Given that Acorns encourages tiny contributions and focus on phone-addicted millennials, it unsurprisingly has small accounts. Per its most recent ADV, filed on September 15, the 12 people at Acorns worked with 1.298 million accounts with a combined $528 million in AUM. That translates to an average account size of just $407. By comparison, the biggest independent roboadvisor, Betterment, dwarfs Acorns in staff, AUM, and average account balance. Per Betterment's ADV filed on September 12, the New York City-based roboadvisor has 219 employees working with more than 353,000 accounts with $10.05 billion in combined AUM. That translates to an average account size of more than $28,000, nearly 70 times Acorns' average account balance.

Yet if the roboadvisor game is planting a stake in the ground and building connections with millennials and post-millennials now, when they have little to invest, and keeping them as clients in the years to come when they rise economically, then it is Acorns that has staked out the bigger claim. Even with the September number of 1.298 million accounts, that's more than three times the 353,000 accounts that Betterment has.

And Acorns' business model is geared towards small accounts, as the firm charges a monthly per account fee of $1 (for most investors), whereas Betterment charges an asset-based fee of 25 basis points for its base service. (Betterment also has a 40 bps premium service with an account minimum of $100,000.) At 25 bps across all of its AUM, Betterment would bring in more than $25 million in annual revenue. At $1 per active account, using the September number, Acorns would bring in nearly $16 million in annual revenue.
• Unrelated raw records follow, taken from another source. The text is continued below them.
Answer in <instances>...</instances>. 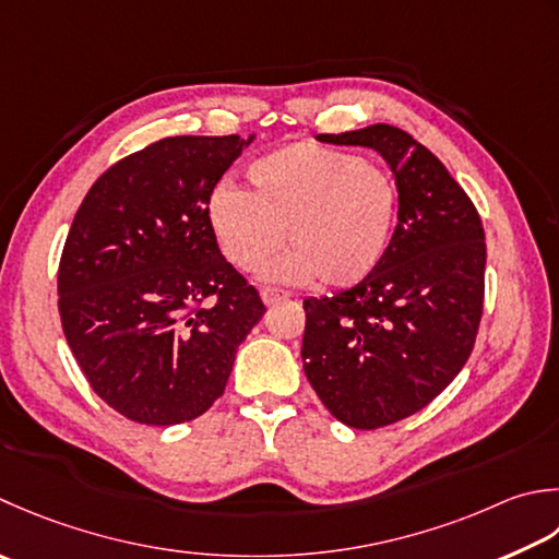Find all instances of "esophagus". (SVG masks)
<instances>
[{"label":"esophagus","mask_w":559,"mask_h":559,"mask_svg":"<svg viewBox=\"0 0 559 559\" xmlns=\"http://www.w3.org/2000/svg\"><path fill=\"white\" fill-rule=\"evenodd\" d=\"M286 298H290V293H286V290H278V288H261V300H264V305H273V302H278V300H286Z\"/></svg>","instance_id":"obj_1"}]
</instances>
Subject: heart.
Masks as SVG:
<instances>
[{
    "mask_svg": "<svg viewBox=\"0 0 559 559\" xmlns=\"http://www.w3.org/2000/svg\"><path fill=\"white\" fill-rule=\"evenodd\" d=\"M249 191L215 186L207 225L225 259L257 271L286 242L269 269L276 281L320 278L326 288L356 286L385 257L397 189L380 164L312 140L264 152L247 167Z\"/></svg>",
    "mask_w": 559,
    "mask_h": 559,
    "instance_id": "heart-1",
    "label": "heart"
}]
</instances>
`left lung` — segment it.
Listing matches in <instances>:
<instances>
[{
  "instance_id": "8db88e82",
  "label": "left lung",
  "mask_w": 559,
  "mask_h": 559,
  "mask_svg": "<svg viewBox=\"0 0 559 559\" xmlns=\"http://www.w3.org/2000/svg\"><path fill=\"white\" fill-rule=\"evenodd\" d=\"M317 140L376 150L397 183V227L378 269L302 302L305 376L338 421L370 431L424 409L473 354L485 229L441 159L404 130L376 123Z\"/></svg>"
}]
</instances>
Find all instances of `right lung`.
Here are the masks:
<instances>
[{
	"label": "right lung",
	"mask_w": 559,
	"mask_h": 559,
	"mask_svg": "<svg viewBox=\"0 0 559 559\" xmlns=\"http://www.w3.org/2000/svg\"><path fill=\"white\" fill-rule=\"evenodd\" d=\"M239 135H177L106 169L76 211L58 271L62 332L108 407L147 426L201 417L266 312L221 254L207 199Z\"/></svg>",
	"instance_id": "right-lung-1"
}]
</instances>
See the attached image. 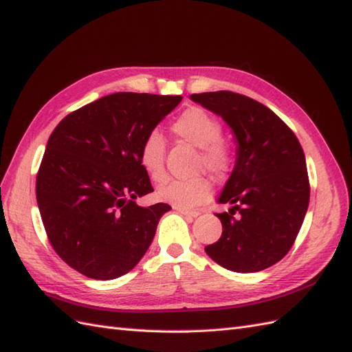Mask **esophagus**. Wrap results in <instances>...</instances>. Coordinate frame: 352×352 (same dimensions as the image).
I'll return each mask as SVG.
<instances>
[{
    "instance_id": "1",
    "label": "esophagus",
    "mask_w": 352,
    "mask_h": 352,
    "mask_svg": "<svg viewBox=\"0 0 352 352\" xmlns=\"http://www.w3.org/2000/svg\"><path fill=\"white\" fill-rule=\"evenodd\" d=\"M175 209L179 212V213H182V215H185V217H190V218H197L200 215L201 212H199V210H186V209H182V208H176L175 206Z\"/></svg>"
}]
</instances>
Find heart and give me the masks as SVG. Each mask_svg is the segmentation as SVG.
Segmentation results:
<instances>
[{
    "mask_svg": "<svg viewBox=\"0 0 352 352\" xmlns=\"http://www.w3.org/2000/svg\"><path fill=\"white\" fill-rule=\"evenodd\" d=\"M171 133L192 146L200 148L197 170L204 168L215 177H224L233 166V149L222 139L224 128L218 119L201 107H190L171 124ZM166 140L160 133L152 131L143 140L139 160L144 171L153 179L164 177ZM210 192V184L203 175L188 179H167L157 188L160 200L190 209L200 204Z\"/></svg>",
    "mask_w": 352,
    "mask_h": 352,
    "instance_id": "1",
    "label": "heart"
}]
</instances>
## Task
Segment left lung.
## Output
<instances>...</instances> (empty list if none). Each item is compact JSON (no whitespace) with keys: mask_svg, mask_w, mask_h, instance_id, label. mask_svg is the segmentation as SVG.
Returning <instances> with one entry per match:
<instances>
[{"mask_svg":"<svg viewBox=\"0 0 352 352\" xmlns=\"http://www.w3.org/2000/svg\"><path fill=\"white\" fill-rule=\"evenodd\" d=\"M191 100L233 130L236 164L218 203L219 241L204 248L224 269L254 273L284 258L309 206L306 160L296 134L261 102L231 91L192 94Z\"/></svg>","mask_w":352,"mask_h":352,"instance_id":"1","label":"left lung"}]
</instances>
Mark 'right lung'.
Wrapping results in <instances>:
<instances>
[{"instance_id":"right-lung-1","label":"right lung","mask_w":352,"mask_h":352,"mask_svg":"<svg viewBox=\"0 0 352 352\" xmlns=\"http://www.w3.org/2000/svg\"><path fill=\"white\" fill-rule=\"evenodd\" d=\"M181 101L116 92L72 111L50 134L37 173V204L50 245L82 275L115 279L146 254L171 208L135 204L153 191L139 153Z\"/></svg>"}]
</instances>
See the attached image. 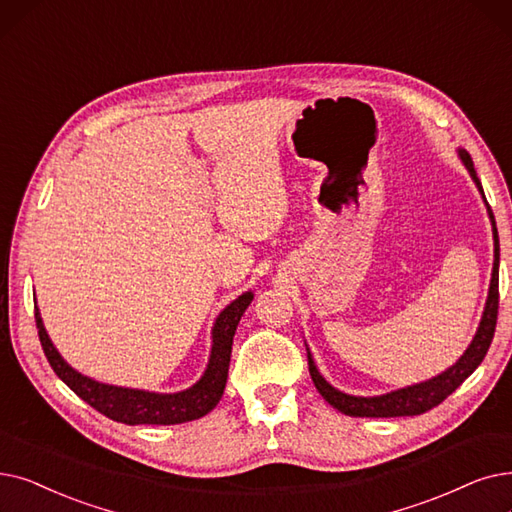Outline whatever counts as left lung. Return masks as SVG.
I'll use <instances>...</instances> for the list:
<instances>
[{
	"instance_id": "1",
	"label": "left lung",
	"mask_w": 512,
	"mask_h": 512,
	"mask_svg": "<svg viewBox=\"0 0 512 512\" xmlns=\"http://www.w3.org/2000/svg\"><path fill=\"white\" fill-rule=\"evenodd\" d=\"M458 154H460L462 163L466 165V169H469L479 192L483 194L477 171L473 167L471 154L466 150H458ZM490 217H492V226H494V272H492L490 295H487V303H485V311H483V318H481L477 335H475L473 343L469 345V349L464 351L462 358L452 368H448L446 372H441L439 376H435V379H431V381L418 383V385H412V387H406V389H397L393 393L379 395V397H355V395H347L343 391H337L335 387H330L320 376L314 360H311V353L307 351L311 381H314L316 389L320 391V395L326 399V402L332 408H337L339 412H343L347 416H366V418H393V416L425 414L431 408L439 406L443 399L452 395L475 372V368L483 362L487 349H490V345H492L494 332H496V322H498V303H500V293H498L500 244H498V230H496V221H494L492 211H490Z\"/></svg>"
}]
</instances>
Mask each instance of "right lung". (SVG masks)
I'll return each mask as SVG.
<instances>
[{
    "label": "right lung",
    "mask_w": 512,
    "mask_h": 512,
    "mask_svg": "<svg viewBox=\"0 0 512 512\" xmlns=\"http://www.w3.org/2000/svg\"><path fill=\"white\" fill-rule=\"evenodd\" d=\"M251 301L253 293H244L221 311L213 326L211 360L203 379L190 389L173 395L123 389L87 379V376L79 374L60 358V353L52 345L46 328H43L37 307L35 322L43 353H46V358L58 374V379L69 385L83 402L90 404L94 410L117 422H125V425H180V422L196 420L209 414L217 406L221 395H224L234 332L240 322V316L244 314V309L249 307Z\"/></svg>",
    "instance_id": "add662e5"
}]
</instances>
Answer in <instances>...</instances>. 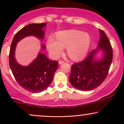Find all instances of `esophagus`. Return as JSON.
<instances>
[{"instance_id":"34e87169","label":"esophagus","mask_w":124,"mask_h":124,"mask_svg":"<svg viewBox=\"0 0 124 124\" xmlns=\"http://www.w3.org/2000/svg\"><path fill=\"white\" fill-rule=\"evenodd\" d=\"M64 63V61H59V64H62V63Z\"/></svg>"}]
</instances>
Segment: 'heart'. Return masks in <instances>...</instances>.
<instances>
[{
	"instance_id": "b5f03b06",
	"label": "heart",
	"mask_w": 124,
	"mask_h": 124,
	"mask_svg": "<svg viewBox=\"0 0 124 124\" xmlns=\"http://www.w3.org/2000/svg\"><path fill=\"white\" fill-rule=\"evenodd\" d=\"M90 38L86 33L79 30L61 31L56 34V39L50 36L48 38L46 46L51 56L57 58L62 54L64 48L71 59L78 60L83 57L89 49Z\"/></svg>"
}]
</instances>
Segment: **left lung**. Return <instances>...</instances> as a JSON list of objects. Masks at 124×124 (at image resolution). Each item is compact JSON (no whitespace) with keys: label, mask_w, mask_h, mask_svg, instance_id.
<instances>
[{"label":"left lung","mask_w":124,"mask_h":124,"mask_svg":"<svg viewBox=\"0 0 124 124\" xmlns=\"http://www.w3.org/2000/svg\"><path fill=\"white\" fill-rule=\"evenodd\" d=\"M100 38L98 47L90 53L86 59L71 67L69 81L76 89L89 91L99 87L108 74L112 61V48L104 32L99 30ZM99 49L104 52V57L100 61L94 60L95 54Z\"/></svg>","instance_id":"8db88e82"}]
</instances>
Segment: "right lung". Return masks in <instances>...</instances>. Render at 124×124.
Instances as JSON below:
<instances>
[{
	"label": "right lung",
	"instance_id": "1",
	"mask_svg": "<svg viewBox=\"0 0 124 124\" xmlns=\"http://www.w3.org/2000/svg\"><path fill=\"white\" fill-rule=\"evenodd\" d=\"M46 25L43 23L25 25L16 34L10 49L9 66L13 75L20 86L32 93H40L49 86L58 67V62L51 61L45 55L39 53L28 66H21L15 59V48L18 41L25 37L34 35L43 39L45 34L42 29ZM42 49H45L44 45H42Z\"/></svg>",
	"mask_w": 124,
	"mask_h": 124
}]
</instances>
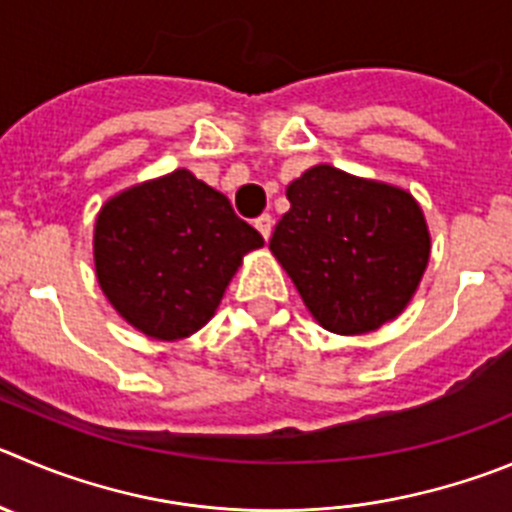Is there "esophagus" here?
Segmentation results:
<instances>
[{
	"instance_id": "esophagus-1",
	"label": "esophagus",
	"mask_w": 512,
	"mask_h": 512,
	"mask_svg": "<svg viewBox=\"0 0 512 512\" xmlns=\"http://www.w3.org/2000/svg\"><path fill=\"white\" fill-rule=\"evenodd\" d=\"M272 224H275V222H272V217H270V214H260V217L255 219V227H257V232H260L262 237H265V242L270 240V234H272Z\"/></svg>"
}]
</instances>
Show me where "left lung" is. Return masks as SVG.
I'll use <instances>...</instances> for the list:
<instances>
[{"mask_svg": "<svg viewBox=\"0 0 512 512\" xmlns=\"http://www.w3.org/2000/svg\"><path fill=\"white\" fill-rule=\"evenodd\" d=\"M270 250L305 308L338 336L371 333L407 308L429 262V229L409 191L318 164L288 186Z\"/></svg>", "mask_w": 512, "mask_h": 512, "instance_id": "1", "label": "left lung"}]
</instances>
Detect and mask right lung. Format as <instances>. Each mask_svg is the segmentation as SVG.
Returning <instances> with one entry per match:
<instances>
[{
	"instance_id": "right-lung-1",
	"label": "right lung",
	"mask_w": 512,
	"mask_h": 512,
	"mask_svg": "<svg viewBox=\"0 0 512 512\" xmlns=\"http://www.w3.org/2000/svg\"><path fill=\"white\" fill-rule=\"evenodd\" d=\"M265 245L217 189L186 169L131 186L100 207L98 285L121 318L159 341L209 321L242 257Z\"/></svg>"
}]
</instances>
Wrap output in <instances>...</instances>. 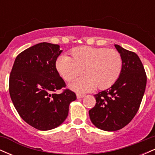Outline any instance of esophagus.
<instances>
[{
	"label": "esophagus",
	"mask_w": 155,
	"mask_h": 155,
	"mask_svg": "<svg viewBox=\"0 0 155 155\" xmlns=\"http://www.w3.org/2000/svg\"><path fill=\"white\" fill-rule=\"evenodd\" d=\"M76 96H77V98L79 99V98H82L84 96V94H81V93H77Z\"/></svg>",
	"instance_id": "34e87169"
}]
</instances>
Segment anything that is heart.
I'll return each mask as SVG.
<instances>
[{
    "instance_id": "1",
    "label": "heart",
    "mask_w": 155,
    "mask_h": 155,
    "mask_svg": "<svg viewBox=\"0 0 155 155\" xmlns=\"http://www.w3.org/2000/svg\"><path fill=\"white\" fill-rule=\"evenodd\" d=\"M72 58L60 55L55 63L59 74L71 81L83 71L85 75L73 81L70 87L77 92H88L96 87L104 90L118 80L123 67V59L118 51L105 47L84 46L74 49Z\"/></svg>"
}]
</instances>
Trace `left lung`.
Returning <instances> with one entry per match:
<instances>
[{"mask_svg": "<svg viewBox=\"0 0 155 155\" xmlns=\"http://www.w3.org/2000/svg\"><path fill=\"white\" fill-rule=\"evenodd\" d=\"M123 59L120 76L110 88L95 94V106L89 111L97 128L115 131L123 128L139 109L147 85V74L136 53L115 45Z\"/></svg>", "mask_w": 155, "mask_h": 155, "instance_id": "left-lung-1", "label": "left lung"}]
</instances>
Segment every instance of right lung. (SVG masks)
Wrapping results in <instances>:
<instances>
[{"mask_svg":"<svg viewBox=\"0 0 155 155\" xmlns=\"http://www.w3.org/2000/svg\"><path fill=\"white\" fill-rule=\"evenodd\" d=\"M62 52L58 44L39 43L17 55L9 77V94L17 112L35 129L58 127L68 114L69 105L76 95L66 87L55 67Z\"/></svg>","mask_w":155,"mask_h":155,"instance_id":"1","label":"right lung"}]
</instances>
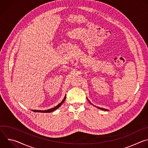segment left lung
<instances>
[{"label": "left lung", "mask_w": 148, "mask_h": 148, "mask_svg": "<svg viewBox=\"0 0 148 148\" xmlns=\"http://www.w3.org/2000/svg\"><path fill=\"white\" fill-rule=\"evenodd\" d=\"M88 101H89V100H88ZM90 103H91L90 102ZM92 104V103H91ZM99 109H100V110H103V111H108L107 110H106V109H104V108H99V107H98Z\"/></svg>", "instance_id": "1"}]
</instances>
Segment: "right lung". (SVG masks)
<instances>
[{"label":"right lung","instance_id":"add662e5","mask_svg":"<svg viewBox=\"0 0 148 148\" xmlns=\"http://www.w3.org/2000/svg\"><path fill=\"white\" fill-rule=\"evenodd\" d=\"M66 96L64 97V99H63L62 101V102H61L59 104H58L56 107H54V108H51V109H49V110H45V111H40V110H32L33 111H34V112H53V111H55L56 110H57L58 108H59L61 105H62V103L64 102V101H65V99H66Z\"/></svg>","mask_w":148,"mask_h":148}]
</instances>
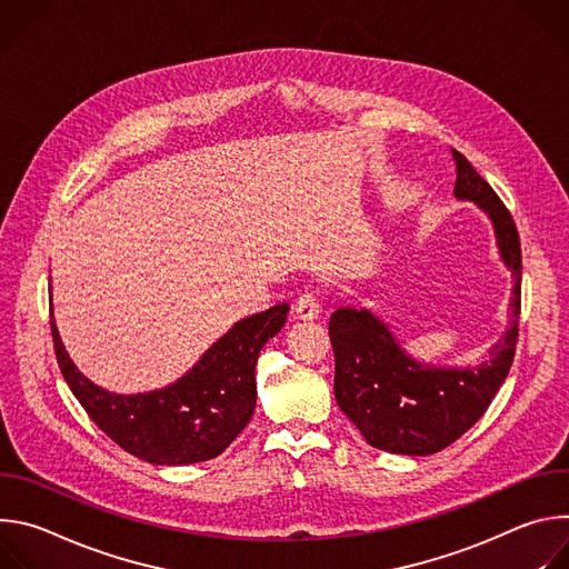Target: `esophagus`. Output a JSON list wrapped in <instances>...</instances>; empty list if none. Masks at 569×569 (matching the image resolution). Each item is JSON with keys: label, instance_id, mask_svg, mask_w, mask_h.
<instances>
[{"label": "esophagus", "instance_id": "esophagus-1", "mask_svg": "<svg viewBox=\"0 0 569 569\" xmlns=\"http://www.w3.org/2000/svg\"><path fill=\"white\" fill-rule=\"evenodd\" d=\"M292 310H295V315H297L299 319H315V317L319 315L321 306H319L317 295H312V292H303V295H299V299L295 301Z\"/></svg>", "mask_w": 569, "mask_h": 569}]
</instances>
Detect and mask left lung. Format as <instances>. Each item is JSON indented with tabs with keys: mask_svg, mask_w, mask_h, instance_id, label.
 <instances>
[{
	"mask_svg": "<svg viewBox=\"0 0 569 569\" xmlns=\"http://www.w3.org/2000/svg\"><path fill=\"white\" fill-rule=\"evenodd\" d=\"M455 196L489 213L513 272L511 329L477 369L423 367L405 353L369 310L338 308L329 333L336 353V400L369 446L396 455H432L455 443L489 410L513 365L520 319L522 252L516 222L470 161L452 148Z\"/></svg>",
	"mask_w": 569,
	"mask_h": 569,
	"instance_id": "1",
	"label": "left lung"
}]
</instances>
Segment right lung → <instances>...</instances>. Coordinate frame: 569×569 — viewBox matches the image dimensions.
Returning <instances> with one entry per match:
<instances>
[{
    "mask_svg": "<svg viewBox=\"0 0 569 569\" xmlns=\"http://www.w3.org/2000/svg\"><path fill=\"white\" fill-rule=\"evenodd\" d=\"M290 306L277 303L236 321L176 385L150 393H110L80 373L51 336L58 367L88 417L126 452L159 466L218 457L254 415V365L263 345L283 327Z\"/></svg>",
    "mask_w": 569,
    "mask_h": 569,
    "instance_id": "obj_1",
    "label": "right lung"
}]
</instances>
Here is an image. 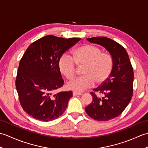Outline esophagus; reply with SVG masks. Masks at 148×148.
<instances>
[{
  "mask_svg": "<svg viewBox=\"0 0 148 148\" xmlns=\"http://www.w3.org/2000/svg\"><path fill=\"white\" fill-rule=\"evenodd\" d=\"M73 96H76V95H83V93H78V92H73Z\"/></svg>",
  "mask_w": 148,
  "mask_h": 148,
  "instance_id": "esophagus-1",
  "label": "esophagus"
}]
</instances>
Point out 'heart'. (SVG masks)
I'll return each instance as SVG.
<instances>
[{
  "label": "heart",
  "mask_w": 148,
  "mask_h": 148,
  "mask_svg": "<svg viewBox=\"0 0 148 148\" xmlns=\"http://www.w3.org/2000/svg\"><path fill=\"white\" fill-rule=\"evenodd\" d=\"M76 65L84 67V76L71 80L67 83L69 90L81 92L92 87L94 83H104L111 75L114 61L112 56L103 53L102 50L91 45H84L74 50L72 58L66 53L63 54L58 61V68L62 74L71 79L76 74Z\"/></svg>",
  "instance_id": "heart-1"
}]
</instances>
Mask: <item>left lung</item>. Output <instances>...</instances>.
<instances>
[{"mask_svg": "<svg viewBox=\"0 0 148 148\" xmlns=\"http://www.w3.org/2000/svg\"><path fill=\"white\" fill-rule=\"evenodd\" d=\"M90 42L100 45L108 50L114 61L111 75L101 85L93 89L102 94V98L95 92H90L93 100L85 108L91 118L106 121L120 115L133 95L134 71L129 56L125 49L119 43L106 37L86 39Z\"/></svg>", "mask_w": 148, "mask_h": 148, "instance_id": "left-lung-1", "label": "left lung"}]
</instances>
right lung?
<instances>
[{
	"instance_id": "right-lung-1",
	"label": "right lung",
	"mask_w": 148,
	"mask_h": 148,
	"mask_svg": "<svg viewBox=\"0 0 148 148\" xmlns=\"http://www.w3.org/2000/svg\"><path fill=\"white\" fill-rule=\"evenodd\" d=\"M81 40L48 35L31 44L22 56L16 78L22 108L37 120L58 118L67 108L72 91L54 94L64 85L58 61L61 56Z\"/></svg>"
}]
</instances>
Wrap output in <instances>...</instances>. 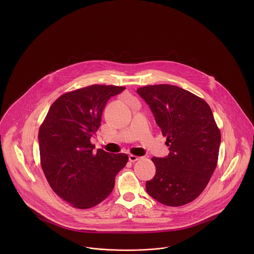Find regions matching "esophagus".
Here are the masks:
<instances>
[{"label": "esophagus", "instance_id": "esophagus-1", "mask_svg": "<svg viewBox=\"0 0 254 254\" xmlns=\"http://www.w3.org/2000/svg\"><path fill=\"white\" fill-rule=\"evenodd\" d=\"M128 159H129V161L130 162H132V163H134V162H136V161H138V160H140V157H138V156H136V155H129L128 156Z\"/></svg>", "mask_w": 254, "mask_h": 254}]
</instances>
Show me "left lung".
<instances>
[{
  "instance_id": "1",
  "label": "left lung",
  "mask_w": 254,
  "mask_h": 254,
  "mask_svg": "<svg viewBox=\"0 0 254 254\" xmlns=\"http://www.w3.org/2000/svg\"><path fill=\"white\" fill-rule=\"evenodd\" d=\"M151 109L169 146L168 157H153V179L147 193L169 206H181L203 192L216 169L221 132L208 104L176 85H145L137 89Z\"/></svg>"
}]
</instances>
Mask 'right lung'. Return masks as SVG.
<instances>
[{"label": "right lung", "instance_id": "add662e5", "mask_svg": "<svg viewBox=\"0 0 254 254\" xmlns=\"http://www.w3.org/2000/svg\"><path fill=\"white\" fill-rule=\"evenodd\" d=\"M125 86L92 85L61 95L39 129L41 166L52 190L69 205L86 209L111 193L115 176L127 163L125 153L93 152L90 138L101 125L110 97Z\"/></svg>", "mask_w": 254, "mask_h": 254}]
</instances>
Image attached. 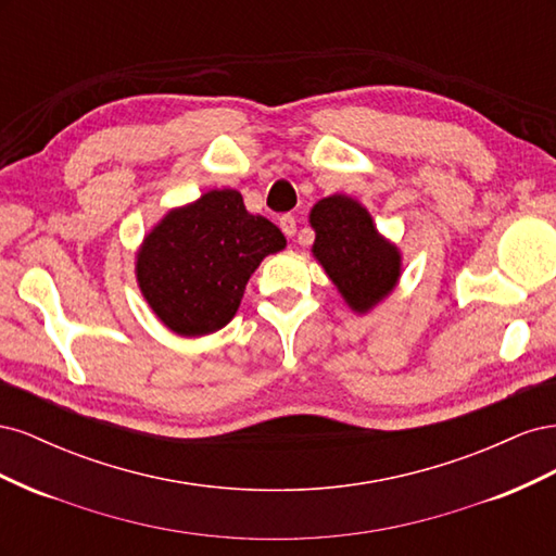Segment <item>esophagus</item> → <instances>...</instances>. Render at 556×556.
Instances as JSON below:
<instances>
[{"instance_id":"obj_1","label":"esophagus","mask_w":556,"mask_h":556,"mask_svg":"<svg viewBox=\"0 0 556 556\" xmlns=\"http://www.w3.org/2000/svg\"><path fill=\"white\" fill-rule=\"evenodd\" d=\"M278 225H280L285 237H294V233H296V217H294L292 213L280 215V217H278Z\"/></svg>"}]
</instances>
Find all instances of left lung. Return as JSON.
Segmentation results:
<instances>
[{
	"label": "left lung",
	"instance_id": "8db88e82",
	"mask_svg": "<svg viewBox=\"0 0 556 556\" xmlns=\"http://www.w3.org/2000/svg\"><path fill=\"white\" fill-rule=\"evenodd\" d=\"M313 255L357 313L371 311L394 290L401 274L399 250L376 231L371 215L345 194L317 201L311 211Z\"/></svg>",
	"mask_w": 556,
	"mask_h": 556
}]
</instances>
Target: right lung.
Segmentation results:
<instances>
[{
  "instance_id": "obj_1",
  "label": "right lung",
  "mask_w": 556,
  "mask_h": 556,
  "mask_svg": "<svg viewBox=\"0 0 556 556\" xmlns=\"http://www.w3.org/2000/svg\"><path fill=\"white\" fill-rule=\"evenodd\" d=\"M285 243L274 223L245 211L237 190H211L148 233L137 257L139 288L172 331L213 333L237 315L260 262Z\"/></svg>"
}]
</instances>
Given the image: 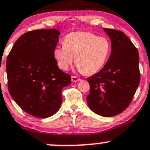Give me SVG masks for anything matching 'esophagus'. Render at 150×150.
<instances>
[{
  "mask_svg": "<svg viewBox=\"0 0 150 150\" xmlns=\"http://www.w3.org/2000/svg\"><path fill=\"white\" fill-rule=\"evenodd\" d=\"M71 79H72V81L73 83H76L81 80L79 78H78V77H76V76H72L71 77Z\"/></svg>",
  "mask_w": 150,
  "mask_h": 150,
  "instance_id": "1",
  "label": "esophagus"
}]
</instances>
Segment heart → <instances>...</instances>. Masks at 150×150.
Returning a JSON list of instances; mask_svg holds the SVG:
<instances>
[{
    "label": "heart",
    "mask_w": 150,
    "mask_h": 150,
    "mask_svg": "<svg viewBox=\"0 0 150 150\" xmlns=\"http://www.w3.org/2000/svg\"><path fill=\"white\" fill-rule=\"evenodd\" d=\"M111 51L107 38L86 32H75L64 39V45L54 51V59L60 69L67 70L73 63L86 75H93L103 68Z\"/></svg>",
    "instance_id": "heart-1"
}]
</instances>
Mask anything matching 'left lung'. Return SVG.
Returning a JSON list of instances; mask_svg holds the SVG:
<instances>
[{
    "instance_id": "1",
    "label": "left lung",
    "mask_w": 150,
    "mask_h": 150,
    "mask_svg": "<svg viewBox=\"0 0 150 150\" xmlns=\"http://www.w3.org/2000/svg\"><path fill=\"white\" fill-rule=\"evenodd\" d=\"M111 40L110 58L99 72L87 78L89 108L102 117L121 113L131 104L140 82L137 48L119 30L104 28Z\"/></svg>"
}]
</instances>
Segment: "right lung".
<instances>
[{
	"label": "right lung",
	"mask_w": 150,
	"mask_h": 150,
	"mask_svg": "<svg viewBox=\"0 0 150 150\" xmlns=\"http://www.w3.org/2000/svg\"><path fill=\"white\" fill-rule=\"evenodd\" d=\"M59 34L56 29L29 31L15 42L7 57L11 96L24 111L40 118L59 110L62 90L71 83V76L58 67L54 57Z\"/></svg>",
	"instance_id": "add662e5"
}]
</instances>
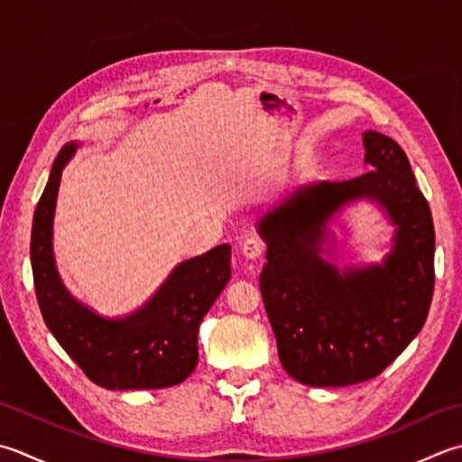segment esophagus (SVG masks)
Returning a JSON list of instances; mask_svg holds the SVG:
<instances>
[{
  "instance_id": "1",
  "label": "esophagus",
  "mask_w": 462,
  "mask_h": 462,
  "mask_svg": "<svg viewBox=\"0 0 462 462\" xmlns=\"http://www.w3.org/2000/svg\"><path fill=\"white\" fill-rule=\"evenodd\" d=\"M242 254L246 260H258L264 254V242L256 236H248L242 242Z\"/></svg>"
}]
</instances>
That's about 60 percent of the revenue of Betterment, but with a headcount (which translates into costs) 5.5 percent the size of Betterment.

Yet most fundsters may not be too happy with the rise of either Acorns or Betterment as they provide little room in their models for most fund firms' wares. Like most of their competitors, both roboadvisors build their portfolios out of products from a very narrow list of asset managers. For years Betterment's portfolios were built entirely out of Vanguard ETFs, though in September it added an income strategy from BlackRock and a smart beta strategy from Goldman. Acorns, for its part, builds its portfolios out of ETFs from BlackRock, Pimco, and Vanguard.